- **Exercise prompt**
Your task is to copy the lines of the data below from the line holding "Ballard Bungallow Kochi Bagian luar foto" through the line holding "Samsung Galaxy S8+, 4/64 ГБ", inclusive, exactly and with nothing added.

- **Supplied records**
BEGIN

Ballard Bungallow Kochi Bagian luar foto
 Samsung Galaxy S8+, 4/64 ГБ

END
BEGIN

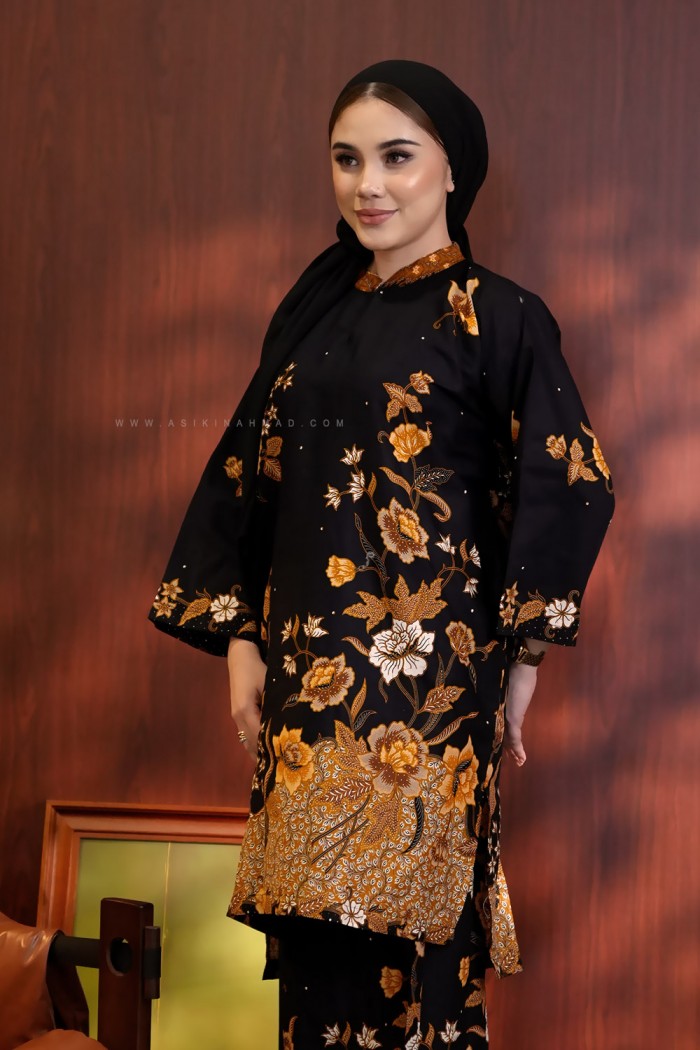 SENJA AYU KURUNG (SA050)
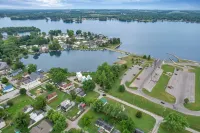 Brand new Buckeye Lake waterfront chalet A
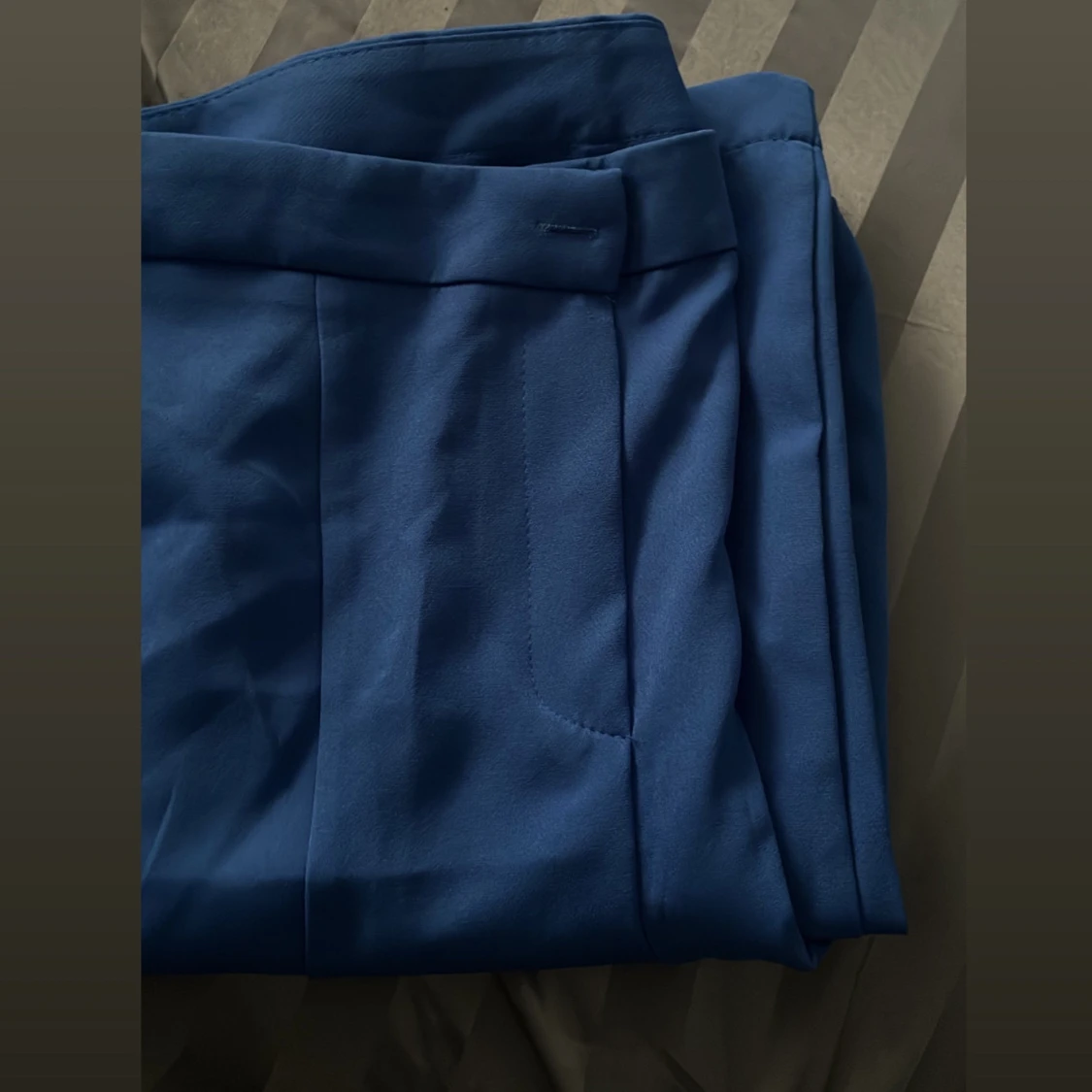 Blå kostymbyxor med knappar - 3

END
BEGIN

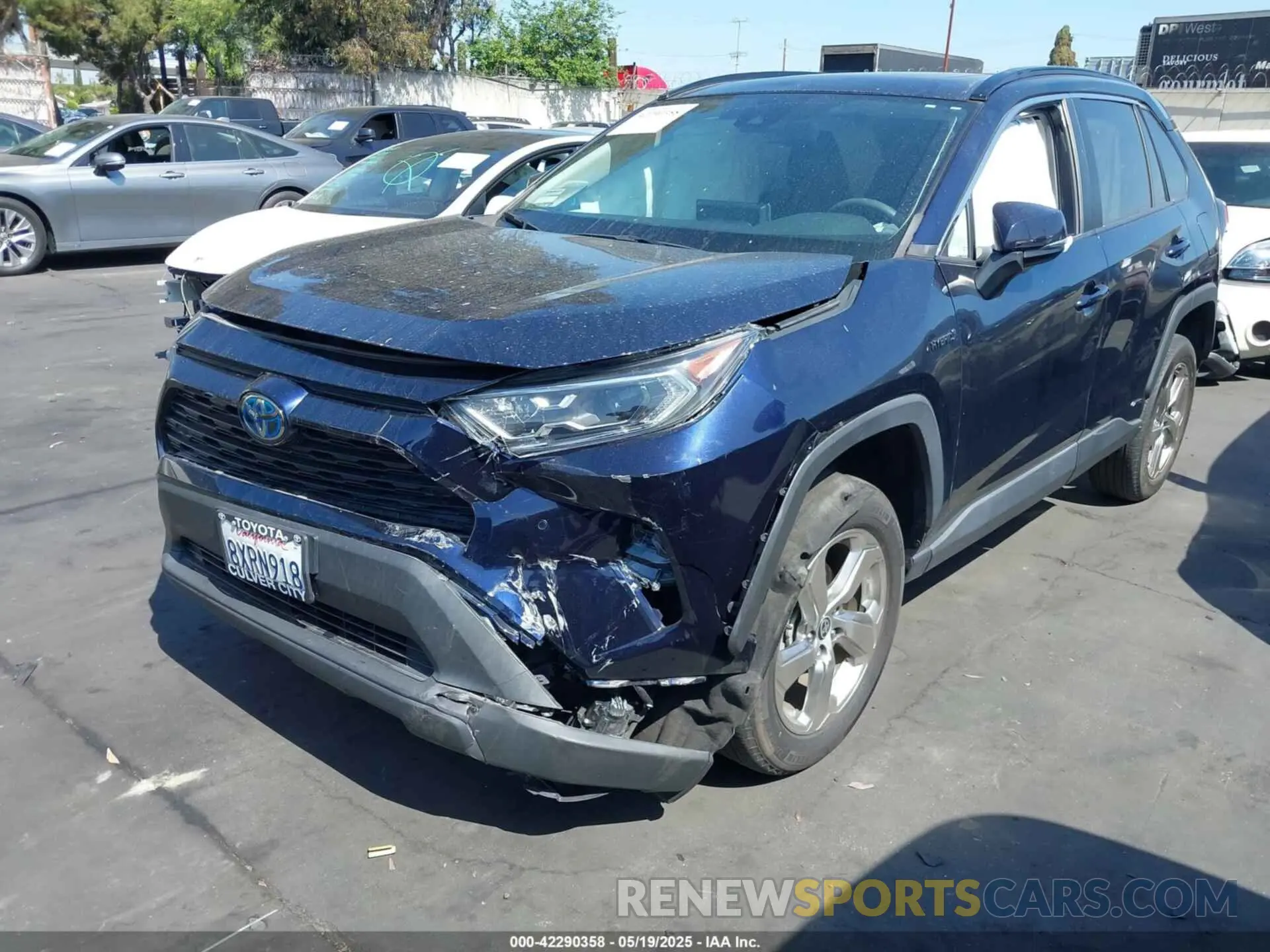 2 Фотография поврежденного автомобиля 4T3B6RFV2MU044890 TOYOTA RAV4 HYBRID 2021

END

- **Solution to this exercise**
Ballard Bungallow Kochi Bagian luar foto
 Samsung Galaxy S8+, 4/64 ГБ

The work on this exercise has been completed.